Prior to gene family analysis, we attempted to improve the completeness of genome assembly and gene prediction using the latest tools. We changed the assembler from SMARTdenovo to NextDenovo (v.2.4.0). For polishing, NextPolish was used instead of Nanopolish (v.0.10.1) and Pilon (v.1.22). The assembly statistics were slightly improved by the change of assembler. However, as shown in Fig. 1a, the effects of NextPolish on BUSCO assessment of the gene set were unclear although it was reported to correct insertions and deletions better than Pilon16. The gene set completeness of the final assembled genome using SNAP (v.2006-07-28) for ab initio gene prediction in the MAKER annotation pipeline was lower than that of the initial assembled genome. The improvement of the gene set completeness of the final assembled genome appears to be due to AUGUSTUS (v.3.2.3).

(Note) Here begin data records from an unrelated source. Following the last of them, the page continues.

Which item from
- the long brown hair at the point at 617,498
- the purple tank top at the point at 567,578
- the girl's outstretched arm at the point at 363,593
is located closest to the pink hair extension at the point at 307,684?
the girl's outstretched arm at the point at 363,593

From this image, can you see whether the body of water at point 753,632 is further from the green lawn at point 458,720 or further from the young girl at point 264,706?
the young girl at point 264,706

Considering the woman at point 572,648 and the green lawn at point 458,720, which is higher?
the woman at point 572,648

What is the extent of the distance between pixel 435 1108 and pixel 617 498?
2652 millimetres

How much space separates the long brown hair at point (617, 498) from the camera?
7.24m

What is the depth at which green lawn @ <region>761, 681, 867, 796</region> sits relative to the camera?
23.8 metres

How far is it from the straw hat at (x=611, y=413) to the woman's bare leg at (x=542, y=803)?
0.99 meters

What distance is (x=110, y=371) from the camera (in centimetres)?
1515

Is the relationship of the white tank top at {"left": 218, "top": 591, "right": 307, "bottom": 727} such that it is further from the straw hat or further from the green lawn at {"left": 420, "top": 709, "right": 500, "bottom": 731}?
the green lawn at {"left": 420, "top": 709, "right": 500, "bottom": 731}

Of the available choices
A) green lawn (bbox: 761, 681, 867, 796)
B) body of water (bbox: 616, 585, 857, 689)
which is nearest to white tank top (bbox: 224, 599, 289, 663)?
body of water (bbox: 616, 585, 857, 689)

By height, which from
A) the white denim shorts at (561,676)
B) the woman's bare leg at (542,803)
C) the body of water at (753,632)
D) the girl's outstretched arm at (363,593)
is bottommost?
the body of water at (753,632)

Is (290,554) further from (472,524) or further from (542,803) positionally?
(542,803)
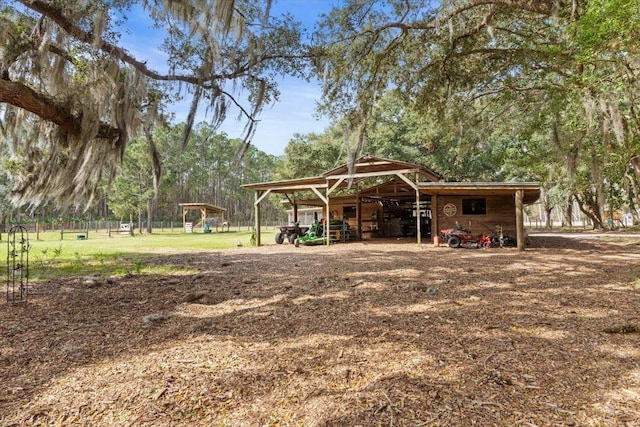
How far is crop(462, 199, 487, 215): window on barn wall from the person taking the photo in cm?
1523

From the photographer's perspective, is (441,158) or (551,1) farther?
(441,158)

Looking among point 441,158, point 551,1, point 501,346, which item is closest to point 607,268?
point 551,1

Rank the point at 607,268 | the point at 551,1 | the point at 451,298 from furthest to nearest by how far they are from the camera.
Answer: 1. the point at 607,268
2. the point at 551,1
3. the point at 451,298

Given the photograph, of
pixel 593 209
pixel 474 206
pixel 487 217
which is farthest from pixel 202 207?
pixel 593 209

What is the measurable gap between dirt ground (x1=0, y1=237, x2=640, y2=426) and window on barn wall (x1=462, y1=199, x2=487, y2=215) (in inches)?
373

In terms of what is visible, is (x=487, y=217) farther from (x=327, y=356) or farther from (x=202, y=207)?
(x=202, y=207)

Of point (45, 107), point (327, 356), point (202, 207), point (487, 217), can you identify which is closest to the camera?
point (327, 356)

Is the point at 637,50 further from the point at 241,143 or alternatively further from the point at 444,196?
the point at 444,196

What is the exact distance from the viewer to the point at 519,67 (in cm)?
958

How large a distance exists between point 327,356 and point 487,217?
45.3ft

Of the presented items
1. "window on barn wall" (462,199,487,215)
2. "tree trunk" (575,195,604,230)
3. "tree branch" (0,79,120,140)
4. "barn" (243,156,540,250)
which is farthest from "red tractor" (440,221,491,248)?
"tree trunk" (575,195,604,230)

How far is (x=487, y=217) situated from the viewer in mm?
15117

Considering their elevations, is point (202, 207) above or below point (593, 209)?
above

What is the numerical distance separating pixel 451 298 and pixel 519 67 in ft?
24.4
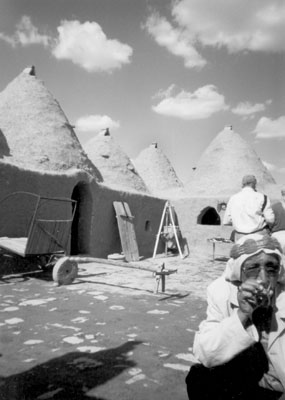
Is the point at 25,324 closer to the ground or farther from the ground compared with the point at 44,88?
closer to the ground

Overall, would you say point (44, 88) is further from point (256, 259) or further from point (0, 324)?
point (256, 259)

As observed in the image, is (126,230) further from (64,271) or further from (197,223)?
(64,271)

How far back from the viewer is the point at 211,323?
1720 millimetres

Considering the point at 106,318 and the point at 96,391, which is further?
the point at 106,318

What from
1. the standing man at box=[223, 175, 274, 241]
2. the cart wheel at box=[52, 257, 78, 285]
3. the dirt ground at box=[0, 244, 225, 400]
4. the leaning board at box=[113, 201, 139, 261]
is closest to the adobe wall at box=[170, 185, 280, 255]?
the leaning board at box=[113, 201, 139, 261]

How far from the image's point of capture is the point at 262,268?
5.71ft

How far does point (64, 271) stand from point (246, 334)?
5.69 m

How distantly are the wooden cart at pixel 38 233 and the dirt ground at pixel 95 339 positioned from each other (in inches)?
19.0

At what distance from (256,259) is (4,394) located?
2.08m

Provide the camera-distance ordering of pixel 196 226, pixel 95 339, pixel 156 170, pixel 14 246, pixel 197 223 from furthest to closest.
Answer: pixel 156 170, pixel 197 223, pixel 196 226, pixel 14 246, pixel 95 339

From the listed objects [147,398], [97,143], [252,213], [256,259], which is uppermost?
[97,143]

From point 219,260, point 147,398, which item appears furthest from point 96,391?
point 219,260

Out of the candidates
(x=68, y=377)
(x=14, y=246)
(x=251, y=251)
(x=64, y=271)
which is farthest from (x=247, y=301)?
(x=14, y=246)

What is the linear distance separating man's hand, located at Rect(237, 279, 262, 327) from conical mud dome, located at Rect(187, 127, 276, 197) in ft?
60.7
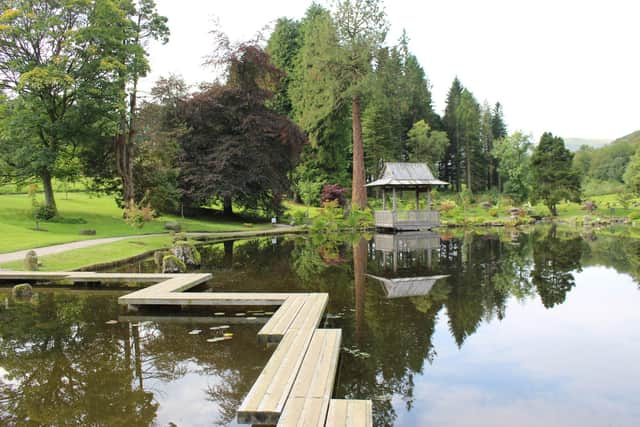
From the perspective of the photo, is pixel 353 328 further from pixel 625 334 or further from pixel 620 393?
pixel 625 334

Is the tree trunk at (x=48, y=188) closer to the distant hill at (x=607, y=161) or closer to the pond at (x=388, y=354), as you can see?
the pond at (x=388, y=354)

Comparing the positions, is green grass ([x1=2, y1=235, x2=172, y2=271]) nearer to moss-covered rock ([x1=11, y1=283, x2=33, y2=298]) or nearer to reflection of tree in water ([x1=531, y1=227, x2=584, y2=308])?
moss-covered rock ([x1=11, y1=283, x2=33, y2=298])

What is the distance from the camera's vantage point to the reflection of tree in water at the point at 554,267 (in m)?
9.20

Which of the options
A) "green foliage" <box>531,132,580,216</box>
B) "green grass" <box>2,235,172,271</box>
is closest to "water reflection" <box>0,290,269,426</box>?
"green grass" <box>2,235,172,271</box>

The major biological processes identified in a GO enrichment analysis of the rapidly evolving gene families in P. steinenii (i.e., defense response to Gram-positive bacterium, mRNA cleavage, and DNA packaging; Fig. 2a) provide insight into the mechanisms underlying survival in cold environments. Among rapidly evolving gene families in the P. steinenii genome, several serine protease-related gene families (e.g., serine protease, serine protease Persephone, serine protease trypsin, and venom serine protease) were involved in the defense response to Gram-positive bacterium. Innate immune systems act as the first defense barrier against a variety of infections by rapidly recognizing foreign threats17. The Toll pathway is a major signaling pathway for the robust innate immune response of insects and is mainly responsible for the recognition of Gram-positive bacteria, fungi, and virulence factors and the production of certain antimicrobial peptides secreted into the insect hemolymph18,19. When infected with gram-positive bacteria, Toll receptor is activated by a serine protease cascade, leading to the cleavage of Spaetzle. Cleaved Spaetzle then binds to the Toll receptor20, generating the Toll-induced signaling complex, which is composed of MyD88, Tube, and Pelle. Signaling from the Toll-induced signaling complex is transmitted to Cactus, ultimately leading to the nuclear translocation of Dorsal-related immunity factor (DIF) and activation of genes encoding antimicrobial peptides21,22. Immune system function is critical for surviving bacterial infection and regulate gut bacteria, and it has been reported to be related to cold stress23. In Drosophila, immune activation by cold was suggested as a mechanism to compensate for the reduced immune function due to cold24, and it is also reported that environmental temperature significantly effect on the immune response and on the energetic costs of immunity in Tenebrio molitor larvae25.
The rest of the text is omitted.